Assignment: All that should come back is the lines of the data below from the one containing "Ekran powitalny postaci" to the one containing "Shop Natori Bliss Perfection Thong In Mink", inclusive, exactly as they stand.

Data for processing:
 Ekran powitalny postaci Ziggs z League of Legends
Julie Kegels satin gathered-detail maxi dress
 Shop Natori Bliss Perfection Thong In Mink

* * *

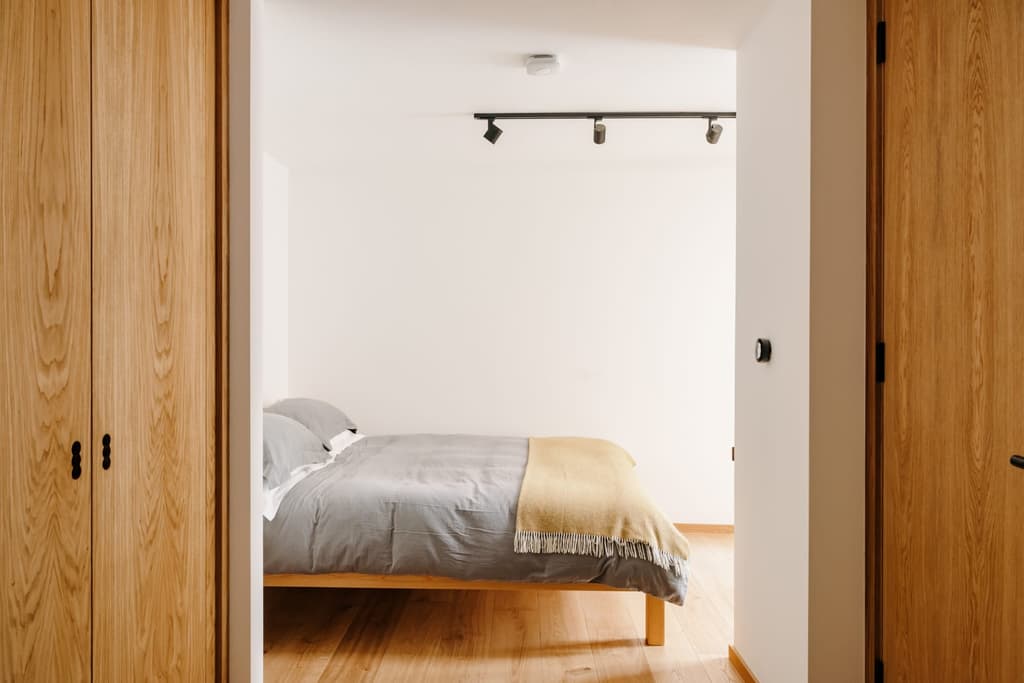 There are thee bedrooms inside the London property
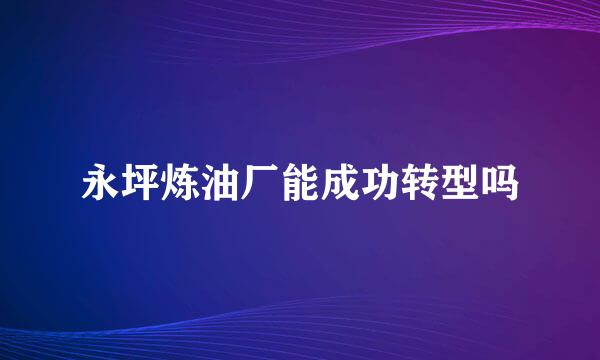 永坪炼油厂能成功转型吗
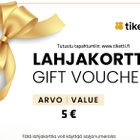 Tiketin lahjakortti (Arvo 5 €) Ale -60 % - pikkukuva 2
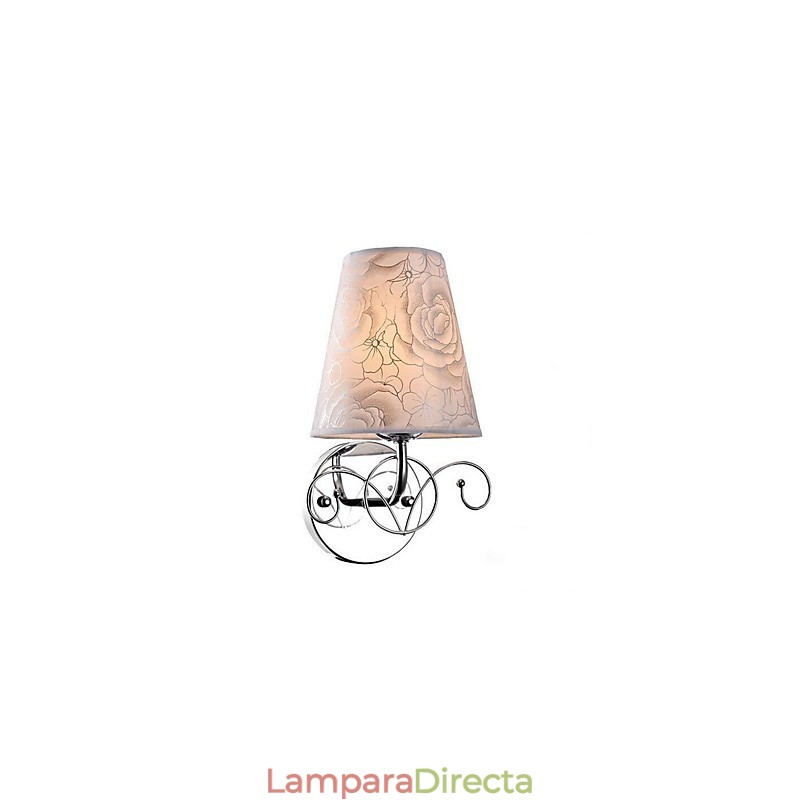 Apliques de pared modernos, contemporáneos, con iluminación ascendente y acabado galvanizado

---

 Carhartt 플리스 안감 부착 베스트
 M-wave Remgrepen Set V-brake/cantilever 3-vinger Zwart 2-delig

Answer to this problem:
 Ekran powitalny postaci Ziggs z League of Legends
Julie Kegels satin gathered-detail maxi dress
 Shop Natori Bliss Perfection Thong In Mink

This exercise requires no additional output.